A Lightweight Assisted Vulnerability Discovery Method Using Deep Neural Networks

Abstract

Thousands of vulnerabilities are discovered in programs every day, which is extremely harmful to software security. Thus, discovering vulnerabilities in projects has become a central issue. Facing a sustained growth of software complexity and large code size, manual code auditing becomes time-consuming and labor-intensive. With more open source programs available and a high degree of code formalization, it is possible to study features from source code to guide vulnerability discovery work.

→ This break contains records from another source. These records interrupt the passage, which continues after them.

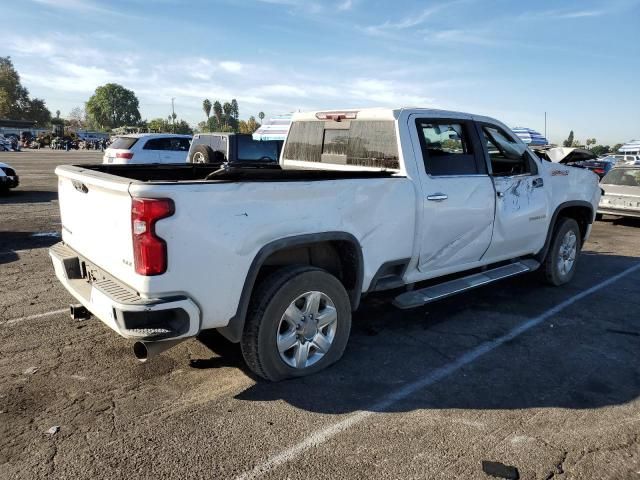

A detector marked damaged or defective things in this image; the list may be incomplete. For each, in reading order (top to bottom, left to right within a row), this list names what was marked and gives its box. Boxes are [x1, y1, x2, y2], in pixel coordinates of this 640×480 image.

wrecked vehicle [48, 108, 600, 378]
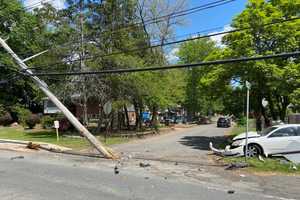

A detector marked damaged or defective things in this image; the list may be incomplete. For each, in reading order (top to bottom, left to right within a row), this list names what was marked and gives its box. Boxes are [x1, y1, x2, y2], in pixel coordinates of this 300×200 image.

damaged front bumper [209, 141, 244, 157]
damaged white car [210, 124, 300, 157]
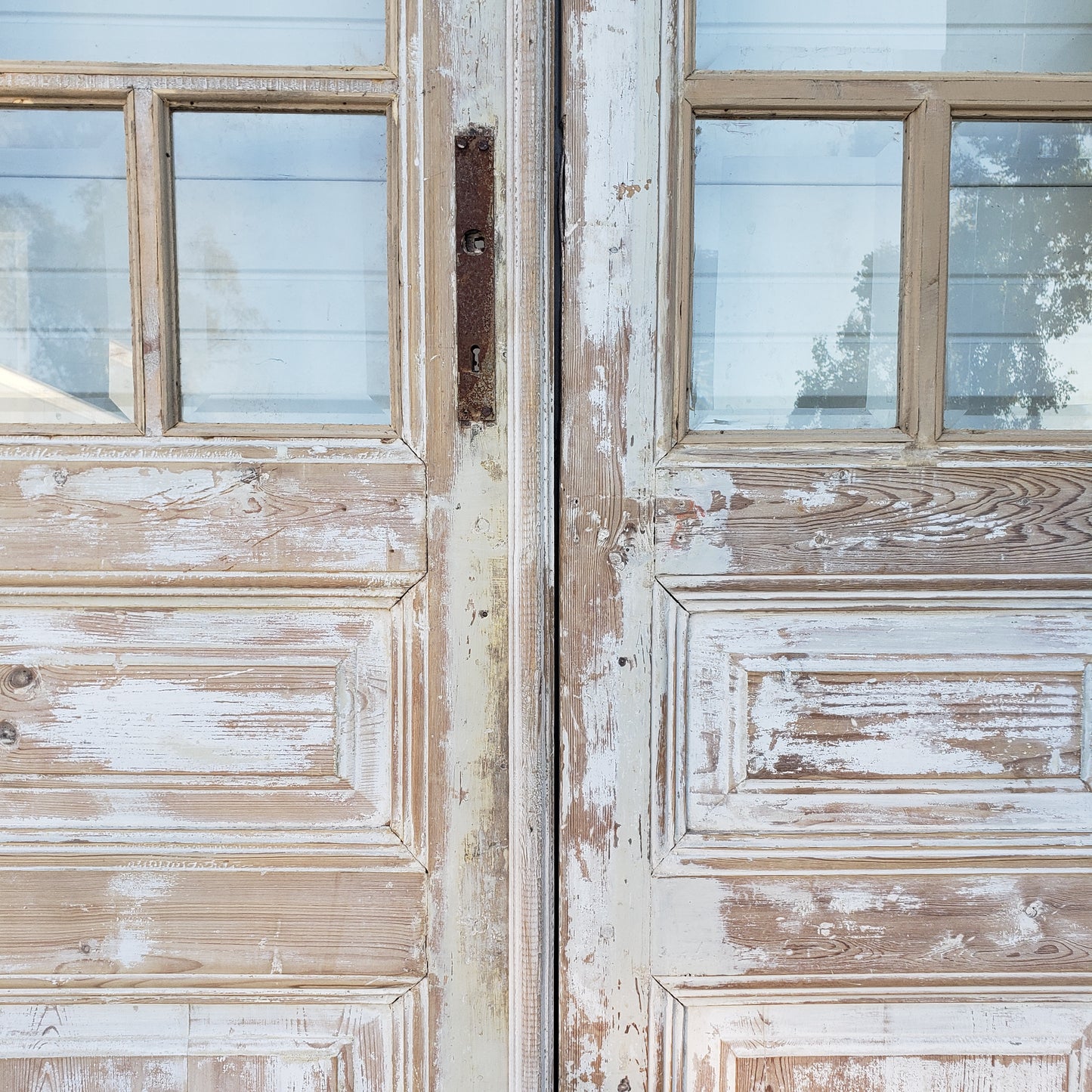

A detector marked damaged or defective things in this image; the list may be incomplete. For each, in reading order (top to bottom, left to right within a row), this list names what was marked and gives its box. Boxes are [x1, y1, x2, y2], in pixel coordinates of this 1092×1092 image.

rusty door latch [456, 124, 499, 423]
corroded metal hardware [456, 124, 499, 423]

In this paper, we present a lightweight-assisted vulnerability discovery method using a deep neural network (LAVDNN) to detect weakness and to provide guidance for manual auditing. The method proposed in this paper leverages function names as semantics features to uncover weak functions in large-scale open source programs. First, we extract function names and classify into weak and benign datasets. Then, we construct deep neural networks and compare the performances of different models. According to the experimental results, our method performs well for both C/C++ and Python programs, with the F2 -score reaching 0.91 and 0.915, respectively. Ultimately, we evaluate the method by comparing with other approaches using the libraries FFmpeg 0.6 and LibTIFF 4.0.6. The results show that the LAVDNN could narrow the range of functions to be analyzed and report more weak functions without any prior vulnerability information. As a lightweight-assisted tool, the LAVDNN significantly reduces the false positive rate and hardly misses weak functions.